**ЦЕЛЬ ЗАДАНИЯ:** Представьте все записи в виде списка JSON из строк, по одной на каждую строку записей. Пустые строки не включайте.

== ИСХОДНЫЕ ЗАПИСИ

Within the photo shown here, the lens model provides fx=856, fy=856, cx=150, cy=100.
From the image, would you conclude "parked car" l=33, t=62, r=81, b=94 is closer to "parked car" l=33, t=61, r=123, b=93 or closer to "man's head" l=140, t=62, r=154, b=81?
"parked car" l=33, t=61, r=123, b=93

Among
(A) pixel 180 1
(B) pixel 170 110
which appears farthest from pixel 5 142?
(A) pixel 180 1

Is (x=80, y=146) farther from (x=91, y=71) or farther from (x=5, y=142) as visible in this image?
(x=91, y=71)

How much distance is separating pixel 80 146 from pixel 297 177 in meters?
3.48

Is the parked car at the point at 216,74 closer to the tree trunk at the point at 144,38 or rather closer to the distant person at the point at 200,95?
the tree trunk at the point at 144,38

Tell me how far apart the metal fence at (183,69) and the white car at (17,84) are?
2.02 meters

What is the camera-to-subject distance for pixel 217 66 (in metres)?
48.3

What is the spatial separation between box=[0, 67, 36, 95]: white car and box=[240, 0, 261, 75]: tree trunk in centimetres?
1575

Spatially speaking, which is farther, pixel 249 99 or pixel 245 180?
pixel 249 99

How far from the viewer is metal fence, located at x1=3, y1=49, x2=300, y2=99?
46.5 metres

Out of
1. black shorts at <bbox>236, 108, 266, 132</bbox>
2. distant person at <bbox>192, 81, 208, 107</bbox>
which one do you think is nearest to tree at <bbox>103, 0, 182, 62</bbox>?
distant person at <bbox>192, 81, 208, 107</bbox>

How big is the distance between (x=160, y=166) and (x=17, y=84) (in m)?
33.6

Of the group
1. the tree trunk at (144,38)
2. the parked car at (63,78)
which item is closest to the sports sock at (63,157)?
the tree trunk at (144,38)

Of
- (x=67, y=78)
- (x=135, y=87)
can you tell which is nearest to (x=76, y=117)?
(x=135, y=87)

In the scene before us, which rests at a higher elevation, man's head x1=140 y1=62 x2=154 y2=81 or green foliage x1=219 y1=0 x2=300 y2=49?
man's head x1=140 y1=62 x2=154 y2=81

====

**РЕЗУЛЬТАТ ЗАДАНИЯ:**
[
  "Within the photo shown here, the lens model provides fx=856, fy=856, cx=150, cy=100.",
  "From the image, would you conclude \"parked car\" l=33, t=62, r=81, b=94 is closer to \"parked car\" l=33, t=61, r=123, b=93 or closer to \"man's head\" l=140, t=62, r=154, b=81?",
  "\"parked car\" l=33, t=61, r=123, b=93",
  "Among",
  "(A) pixel 180 1",
  "(B) pixel 170 110",
  "which appears farthest from pixel 5 142?",
  "(A) pixel 180 1",
  "Is (x=80, y=146) farther from (x=91, y=71) or farther from (x=5, y=142) as visible in this image?",
  "(x=91, y=71)",
  "How much distance is separating pixel 80 146 from pixel 297 177 in meters?",
  "3.48",
  "Is the parked car at the point at 216,74 closer to the tree trunk at the point at 144,38 or rather closer to the distant person at the point at 200,95?",
  "the tree trunk at the point at 144,38",
  "Tell me how far apart the metal fence at (183,69) and the white car at (17,84) are?",
  "2.02 meters",
  "What is the camera-to-subject distance for pixel 217 66 (in metres)?",
  "48.3",
  "What is the spatial separation between box=[0, 67, 36, 95]: white car and box=[240, 0, 261, 75]: tree trunk in centimetres?",
  "1575",
  "Spatially speaking, which is farther, pixel 249 99 or pixel 245 180?",
  "pixel 249 99",
  "How far from the viewer is metal fence, located at x1=3, y1=49, x2=300, y2=99?",
  "46.5 metres",
  "Out of",
  "1. black shorts at <bbox>236, 108, 266, 132</bbox>",
  "2. distant person at <bbox>192, 81, 208, 107</bbox>",
  "which one do you think is nearest to tree at <bbox>103, 0, 182, 62</bbox>?",
  "distant person at <bbox>192, 81, 208, 107</bbox>",
  "How big is the distance between (x=160, y=166) and (x=17, y=84) (in m)?",
  "33.6",
  "Of the group",
  "1. the tree trunk at (144,38)",
  "2. the parked car at (63,78)",
  "which item is closest to the sports sock at (63,157)?",
  "the tree trunk at (144,38)",
  "Of",
  "- (x=67, y=78)",
  "- (x=135, y=87)",
  "can you tell which is nearest to (x=76, y=117)?",
  "(x=135, y=87)",
  "In the scene before us, which rests at a higher elevation, man's head x1=140 y1=62 x2=154 y2=81 or green foliage x1=219 y1=0 x2=300 y2=49?",
  "man's head x1=140 y1=62 x2=154 y2=81"
]